§ WHAT YOU WILL DO
[1] From the Peach Bomb description, transcribe the part that opens with the words containing "The high starts" and closes with "for three days.".
[2] List every named TV show, app, or technology that the Peach Bomb description mentions, not counting the strain's own name.

Peach Bomb is the strain for people who think "mellow" is a dirty word. Bred sometime between the final season of Game of Thrones and your last good decision, this hybrid combines peach-forward terps with enough resin to make a hash-maker weep openly. The buds look like they rolled around in a snowstorm of trichomes and then posed for a thirst trap on Instagram. Expect dense, calyx-heavy nugs that stick to your fingers like that one ex who won't stop texting.

Effects: Peachy Until It’s Not

The high starts like a warm peach hug from grandma—uplifting, giggly, possibly involving unsolicited life advice. Then the indica side sneaks in like grandma after her third glass of boxed wine, gently lowering you into the couch until you're one with the throw pillows. Low doses = functional enough to fake your way through a Zoom call. High doses = your phone will unlock with Face ID but your face won’t. Time dilation is real; you’ll swear you’ve been watching that nature documentary for three days.

§ SUPPLIED RECORDS
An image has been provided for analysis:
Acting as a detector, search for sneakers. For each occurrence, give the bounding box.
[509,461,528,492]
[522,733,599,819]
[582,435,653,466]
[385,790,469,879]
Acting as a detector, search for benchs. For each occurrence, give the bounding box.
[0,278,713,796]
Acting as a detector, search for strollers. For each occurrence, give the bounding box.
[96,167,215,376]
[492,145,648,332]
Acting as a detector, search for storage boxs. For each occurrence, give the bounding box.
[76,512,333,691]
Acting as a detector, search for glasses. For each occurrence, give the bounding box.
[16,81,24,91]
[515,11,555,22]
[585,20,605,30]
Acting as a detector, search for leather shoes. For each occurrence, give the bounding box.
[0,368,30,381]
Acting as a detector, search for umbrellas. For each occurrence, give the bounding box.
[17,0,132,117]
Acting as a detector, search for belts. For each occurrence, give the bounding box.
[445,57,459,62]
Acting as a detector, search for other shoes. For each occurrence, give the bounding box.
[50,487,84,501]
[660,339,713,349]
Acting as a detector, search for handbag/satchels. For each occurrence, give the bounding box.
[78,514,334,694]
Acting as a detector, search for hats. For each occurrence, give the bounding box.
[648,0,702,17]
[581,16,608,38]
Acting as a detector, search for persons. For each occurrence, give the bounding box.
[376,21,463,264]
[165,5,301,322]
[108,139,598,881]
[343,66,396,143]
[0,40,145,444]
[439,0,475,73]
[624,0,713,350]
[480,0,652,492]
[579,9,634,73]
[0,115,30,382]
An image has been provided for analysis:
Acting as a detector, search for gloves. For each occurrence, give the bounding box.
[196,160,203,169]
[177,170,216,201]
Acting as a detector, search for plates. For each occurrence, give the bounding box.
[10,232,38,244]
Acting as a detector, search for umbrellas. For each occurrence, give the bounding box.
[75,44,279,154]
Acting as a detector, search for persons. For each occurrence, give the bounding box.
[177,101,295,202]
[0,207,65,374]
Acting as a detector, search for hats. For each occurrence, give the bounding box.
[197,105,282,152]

§ EXERCISE RESPONSES
[1]
The high starts like a warm peach hug from grandma—uplifting, giggly, possibly involving unsolicited life advice. Then the indica side sneaks in like grandma after her third glass of boxed wine, gently lowering you into the couch until you're one with the throw pillows. Low doses = functional enough to fake your way through a Zoom call. High doses = your phone will unlock with Face ID but your face won’t. Time dilation is real; you’ll swear you’ve been watching that nature documentary for three days.

[2]
Game of Thrones
Instagram
Zoom
Face ID